I also filmed the woman who started the orphanage, Mercy "Auntie" Thuo, as she worked to help hundreds -- probably thousands -- of children in the slums get shelter, clothing, food, and education. She was tireless and had minimal help from anyone outside Mathare, Kenyans and foreigners alike.

Some of the children in the film made it through high school but could not afford college. Two boys joined up with gun and drug dealers because they couldn’t get better jobs. One of the girls never finished high school because she got pregnant. She had three children before she was twenty-one. Most months she couldn’t afford electricity because she had to pay for food for her children.

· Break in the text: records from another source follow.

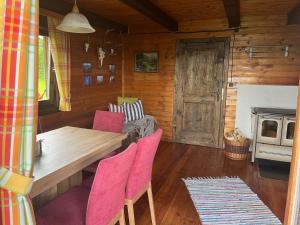 a dining room with a table and chairs in a cabin at Neuwirth Hütte in Gnesau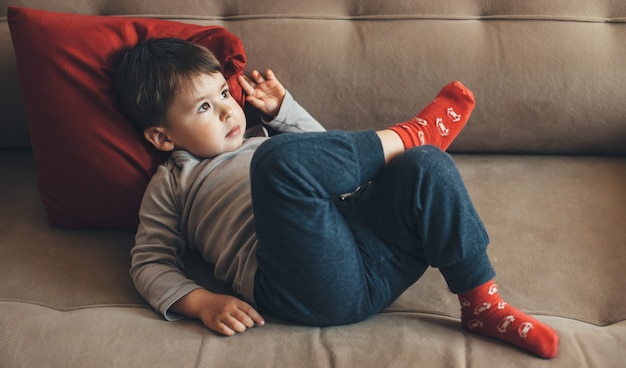 Denkende blanke jongen liggend op de bank met een rood kussen wegkijken in een zonnige dag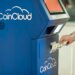 Bitcoin and crypto ATMs displayed in a public location with financial notices nearby.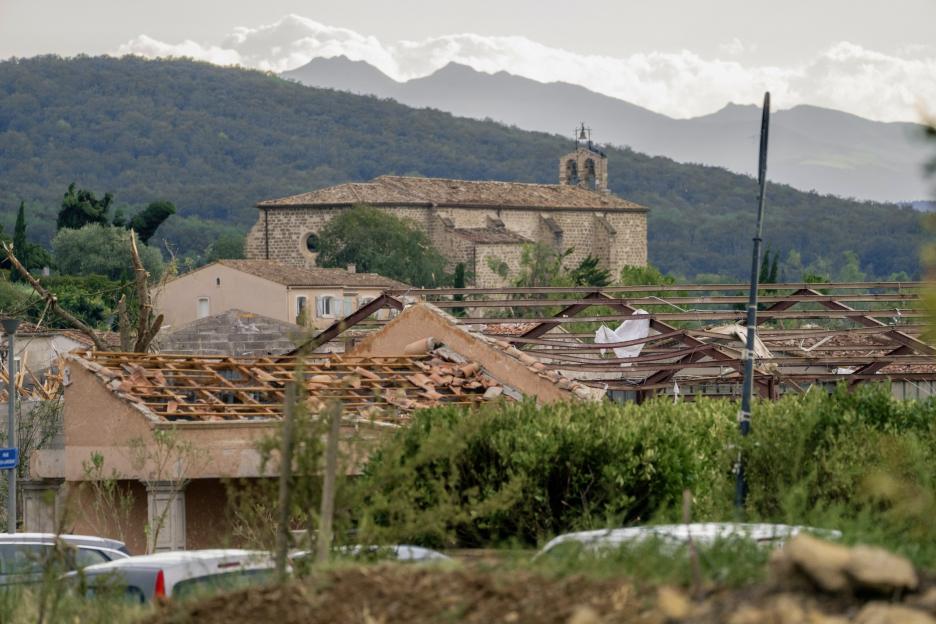 Damaged buildings and a church with a bell tower are visible among mountains in France.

All of the people in the film lived through unspeakable ethnic violence triggered by greedy politicians fighting for control of the government during rigged elections.

Despite all these challenges, somehow Auntie helped these children and young adults survive and kept them hopeful for a better future.

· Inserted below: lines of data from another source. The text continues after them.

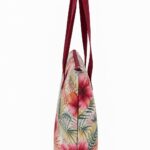 side view of tropical floral beach tote bag showing slim gusset zipper and burgundy handles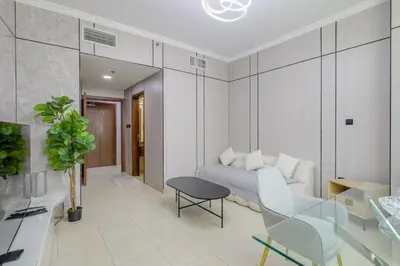 a living room with a couch and a table at Prime Downtown Male Dormitory Comfort Meets Convenience in Dubai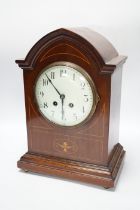 An Edwardian inlaid mahogany mantel clock striking on a coiled gong, 37cm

I filmed all of these stories and more. You can see a sample by watching the trailer. As best as I know, there is no other documentary that explores poverty in Kenya – and probably Africa -- quite like this one. The Mathare Project is an extended study of the complex lives of children living through some of the most intractable issues of our time and of the one woman who tries to help them.

It has been five years since I last filmed at Good Samaritan. I stopped filming because, despite raising a significant amount of money to pay for school for the orphans (you can still help pay for school here), the children in the film got frustrated that I could not do more to support them. Filming, and the project itself, became untenable.

I have since gone to graduate school in international affairs, finished another film, and gotten a “real job.” I have also been back to Kenya twice to visit Good Samaritan, most recently in April, and reconnected with the people in the film. The emotional distance I have from five years not filming will help me, I think, tell a clearer, more powerful story. My study and work in international affairs has given me a sharper understanding of the issues at play.